In 1962, Chicago opened a trio of connected terminal buildings at O’Hare International Airport, which would quickly become the busiest airport in the world.
Only two of the three buildings are still standing 56 years later, but not for much longer. The City Council recently approved an eight-year, $8.5 billion expansion of O’Hare that includes replacing Terminal 2 with a new global terminal that Mayor Rahm Emanuel’s office says will make the city an international travel hub.
Crain’s Chicago Business reporter Dennis Rodkin discusses the changes in O’Hare’s terminals throughout history and what its appearance tells us about Chicago’s role in midcentury America.
Chicago takes its national place
Chicago’s 1960s expansion of O’Hare looked differently than the airport architecture in other cities. New York, Washington, and St. Louis built midcentury airline terminals with swooping ceilings and soaring curves, some of them still beloved landmarks for their ability to evoke flight and modern times. But Chicago had something else in mind: business.
Like its Ludwig Mies van Der Rohe buildings downtown and on the Illinois Institute of Technology campus, Chicago’s airport was a thing of simple, straight lines, efficient to build on the huge scale that Chicago leaders wanted. The city had been the nation’s rail hub for more than a century, and since right after World War II, Mayor Richard J. Daley and others had been focused on capturing the same central role in air travel.

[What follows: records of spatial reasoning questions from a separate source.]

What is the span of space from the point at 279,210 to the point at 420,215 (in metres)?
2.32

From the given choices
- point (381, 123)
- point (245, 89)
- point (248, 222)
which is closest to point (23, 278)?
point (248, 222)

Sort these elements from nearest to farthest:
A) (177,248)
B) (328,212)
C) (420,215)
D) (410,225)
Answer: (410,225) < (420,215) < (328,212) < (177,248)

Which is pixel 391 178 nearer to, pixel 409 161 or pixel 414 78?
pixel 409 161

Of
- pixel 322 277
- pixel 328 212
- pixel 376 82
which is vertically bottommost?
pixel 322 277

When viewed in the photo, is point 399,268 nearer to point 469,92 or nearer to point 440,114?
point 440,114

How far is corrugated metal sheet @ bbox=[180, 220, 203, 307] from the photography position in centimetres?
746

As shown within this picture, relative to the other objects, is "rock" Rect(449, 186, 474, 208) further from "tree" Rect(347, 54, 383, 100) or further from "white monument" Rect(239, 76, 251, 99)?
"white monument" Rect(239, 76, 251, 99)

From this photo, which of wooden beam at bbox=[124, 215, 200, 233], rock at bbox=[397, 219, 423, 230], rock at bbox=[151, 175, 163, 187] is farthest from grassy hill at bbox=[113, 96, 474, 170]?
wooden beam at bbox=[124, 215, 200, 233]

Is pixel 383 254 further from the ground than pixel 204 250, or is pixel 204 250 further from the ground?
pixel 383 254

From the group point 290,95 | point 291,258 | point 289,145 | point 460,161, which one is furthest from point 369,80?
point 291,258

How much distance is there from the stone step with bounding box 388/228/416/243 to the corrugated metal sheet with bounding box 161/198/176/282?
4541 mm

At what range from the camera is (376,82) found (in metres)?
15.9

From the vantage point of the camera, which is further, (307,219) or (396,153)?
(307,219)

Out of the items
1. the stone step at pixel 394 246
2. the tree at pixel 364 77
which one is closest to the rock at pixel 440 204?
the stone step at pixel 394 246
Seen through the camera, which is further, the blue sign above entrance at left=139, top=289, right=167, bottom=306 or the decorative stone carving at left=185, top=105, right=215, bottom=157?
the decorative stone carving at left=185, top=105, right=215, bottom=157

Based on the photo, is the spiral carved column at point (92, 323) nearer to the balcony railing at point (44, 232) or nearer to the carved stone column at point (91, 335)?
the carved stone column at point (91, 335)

When the terminals and their 5,000-car parking lot opened in 1962, the city transferred all scheduled flights from Midway to O’Hare. By the end of the year, 10 million people had flown through O’Hare. Three years later, it was twice that, and in another three years, the total hit 30 million passengers.
Growth and expansion
As air travel in the U.S. and through O’Hare continued to boom, the airport kept growing. Terminal 1 was replaced by a building designed by Helmut Jahn in 1987, and Terminal 4 — the international terminal — opened in 1993.
Multilevel roads, an airport hotel, the people mover, a new and larger air traffic control tower, and other additions have been made over the years. But through it all, Terminal 2’s original grid wall stayed largely unchanged. It has been enlarged and redecorated many times over the years, but hiding in plain sight is the boxy grid of the original buildings, classic no-nonsense Chicago modernism.
Although extensively renovated in the late 1980s by American Airlines, Terminal 3 still has much of its grid visible in the main building. If the expansion plan goes through as planned, in a few years that will be all that remains of the original O’Hare terminals.
That was the place that President John F. Kennedy, dedicating the airport beside Mayor Richard J. Daley on March 23, 1963, described as “an extraordinary airport [in] an extraordinary city, and an extraordinary country, and it could be classed as one of the wonders of the modern world.”
Correction: A caption to an AP photo incorrectly stated the photo of an aerial view of Chicago included O’Hare International Airport when it did not. The photo has been replaced.